What to produce:
The listing below holds pictures; exclude them. Return exactly the lines from the one with "family: Equidae" through the one with "scientific name: Panthera onca".

======== Records provided

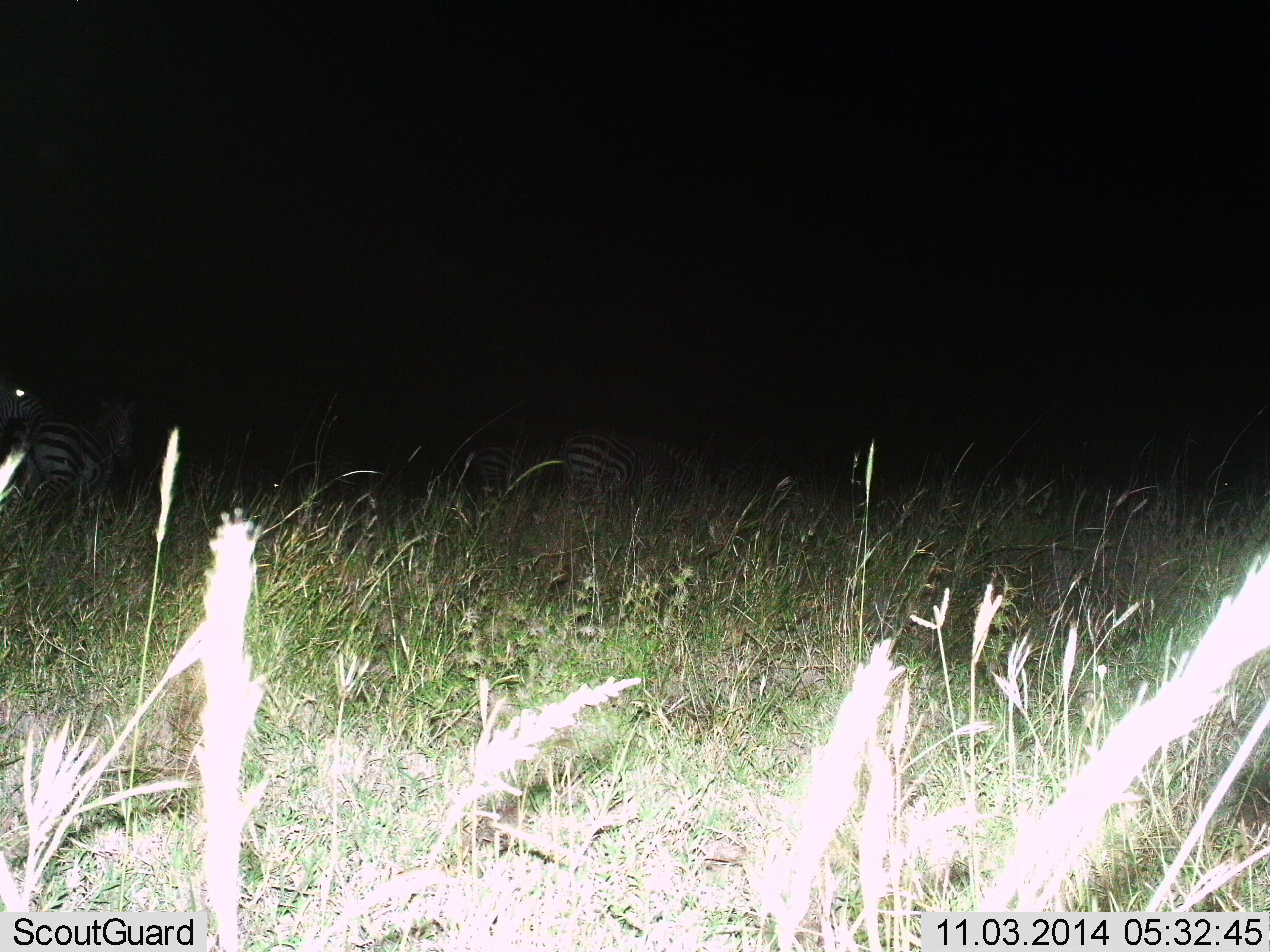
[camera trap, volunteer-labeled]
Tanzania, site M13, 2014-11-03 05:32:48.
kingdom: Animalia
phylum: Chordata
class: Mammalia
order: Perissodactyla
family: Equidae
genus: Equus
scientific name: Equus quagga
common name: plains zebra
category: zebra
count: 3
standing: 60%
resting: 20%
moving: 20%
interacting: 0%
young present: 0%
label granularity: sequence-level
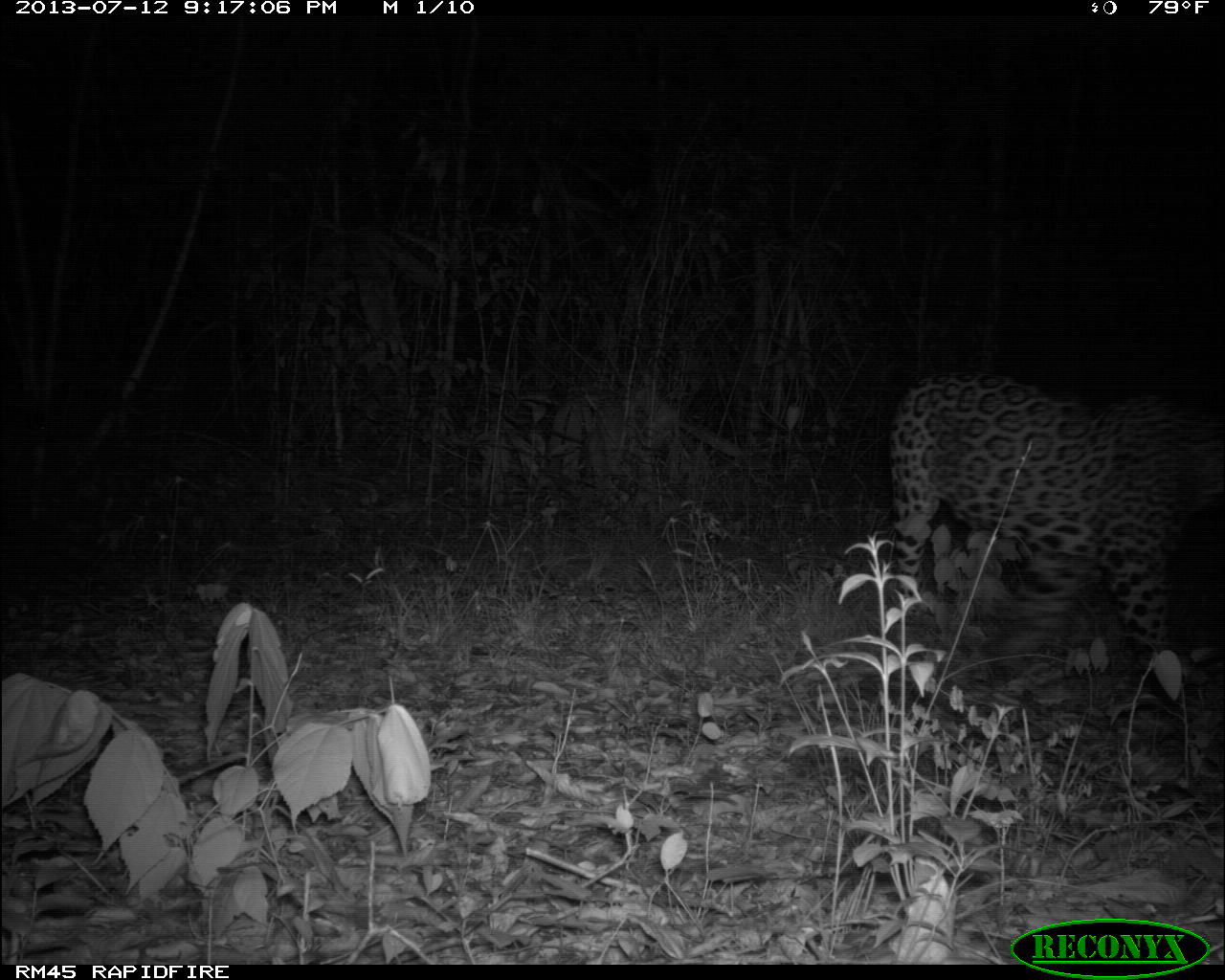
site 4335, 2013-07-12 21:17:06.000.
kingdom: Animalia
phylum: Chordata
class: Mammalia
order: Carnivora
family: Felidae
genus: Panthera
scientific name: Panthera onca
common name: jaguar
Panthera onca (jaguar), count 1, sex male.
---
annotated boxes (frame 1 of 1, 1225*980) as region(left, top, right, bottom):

================

Finished exercise:
family: Equidae
genus: Equus
scientific name: Equus quagga
common name: plains zebra
category: zebra
count: 3
standing: 60%
resting: 20%
moving: 20%
interacting: 0%
young present: 0%
label granularity: sequence-level
site 4335, 2013-07-12 21:17:06.000.
kingdom: Animalia
phylum: Chordata
class: Mammalia
order: Carnivora
family: Felidae
genus: Panthera
scientific name: Panthera onca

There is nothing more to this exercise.